Early Works
After completing her schooling she travelled for seven years. When she returned to Paris in 1979 she began a series of projects to acquaint herself again both with the city and people of Paris and with herself. However, she soon discovered that observing the behaviour and actions of these strangers provided information with which to construct their identities. These sought to construct identities by offering documentary ‘proof' in the form of photographs. Her work was seen to have roots in the tradition of conceptual art because the emphasis was on the artistic idea rather than the finished object. The French writer Jean Baudrillard wrote an essay (1988) that described this project in terms of a reciprocal loss of will on the part of both pursued and pursuer.
In Suite Venitienne (1979), Calle followed a man she met at a party in Paris to Venice, where she disguised herself and followed him around the city, photographing him. Calle’s surveillance of the man, who she identifies only as Henri B., includes black and white photographs accompanied by text.
The following year, Calle organized The Sleepers, a project in which she invited 24 people to occupy her bed continuously for eight days. Some were friends, or friends of friends, and some were strangers to her. She served them food and photographed them every hour.
Another project, entitled The Shadow (1981) and displayed in the Guggenheim Museum in Bilbao, Spain, consisted of Calle being followed for a day by a private detective, who had been hired (at Calle's request) by her mother. It was, in Calle's words, an attempt 'to provide photographic evidence of my own existence'. Calle proceeded to lead the unwitting detective around parts of Paris that were particularly important for her, thereby reversing the expected position of the observed subject. Aware of her follower, she also wrote about in frequent journal entries throughout the day. Such projects, with their suggestions of intimacy, also questioned the role of the spectator, with viewers often feeling a sense of unease as they became the unwitting collaborators in these violations of privacy. Moreover, the deliberately constructed and thus in one sense artificial nature of the documentary ‘evidence' used in Calle's work questioned the nature of all truths.
In order to execute her project The Hotel (1981), she was hired as a chambermaid at a hotel in Venice where she was able to explore the writings and objects of the hotel guests. Insight into her process and its resulting aesthetic can be gained through her account of this project: "I spent one year to find the hotel, I spent three months going through the text and writing it, I spent three months going through the photographs, and I spent one day deciding it would be this size and this frame...it's the last thought in the process."
One of Calle's first projects to generate public controversy was Address Book (1983). The French daily newspaper Libération invited her to publish a series of 28 articles. Having recently found an address book on the street (which she photocopied and returned to its owner), she decided to call some of the telephone numbers in the book and speak with the people about its owner. To the transcripts of these conversations, Calle added photographs of the man's favorite activities, creating a portrait of a man she never met, by way of his acquaintances. The articles were published, but upon discovering them, the owner of the address book, a documentary filmmaker named Pierre Baudry, threatened to sue the artist for invasion of privacy. As Calle reports, the owner discovered a nude photograph of her, and demanded the newspaper publish it, in retaliation for what he perceived to be an unwelcome intrusion into his private life.
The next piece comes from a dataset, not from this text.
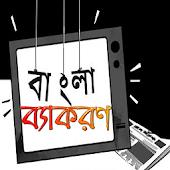 বাংলা ব্যাকরণ-Bangla Grammer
Another of Calle's noteworthy projects is titled The Blind (1986), for which she interviewed blind people, and asked them to define beauty. Their responses were accompanied by her photographic interpretation of their ideas of beauty, and portraits of the interviewees.
Calle has created elaborate display cases of birthday presents given to her throughout her life; this process was detailed by Gregoire Bouillier in his memoir The Mystery Guest: An Account (2006). According to Bouillier, the premise of his story was that "A woman who has left a man without saying why calls him years later and asks him to be the 'mystery guest' at a birthday party thrown by the artist Sophie Calle. And by the end of this fashionable—and utterly humiliating—party, the narrator figures out the secret of their breakup."
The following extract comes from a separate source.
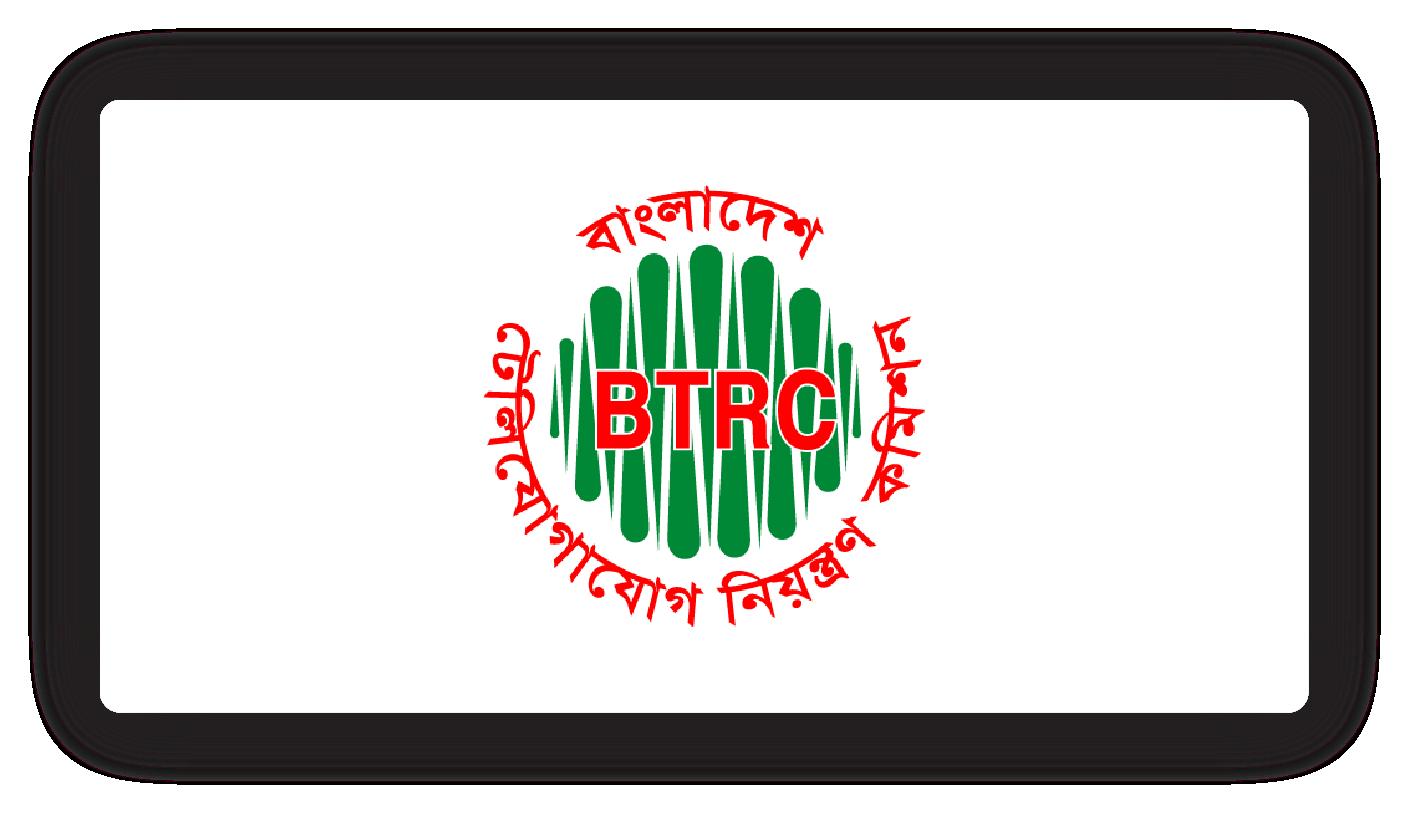 TrackersBD-BTRC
She is fascinated by the interface between our public lives and our private selves. This has led her to investigate patterns of behaviour using techniques akin to those of a private investigator, a psychologist, or a forensic scientist. It has also led her to investigate her own behaviour so that her life, as lived and as imagined, has informed many of her most interesting works.
One of her birthday parties serves as an important setting in French memoirist Grégoire Bouillier's The Mystery Guest.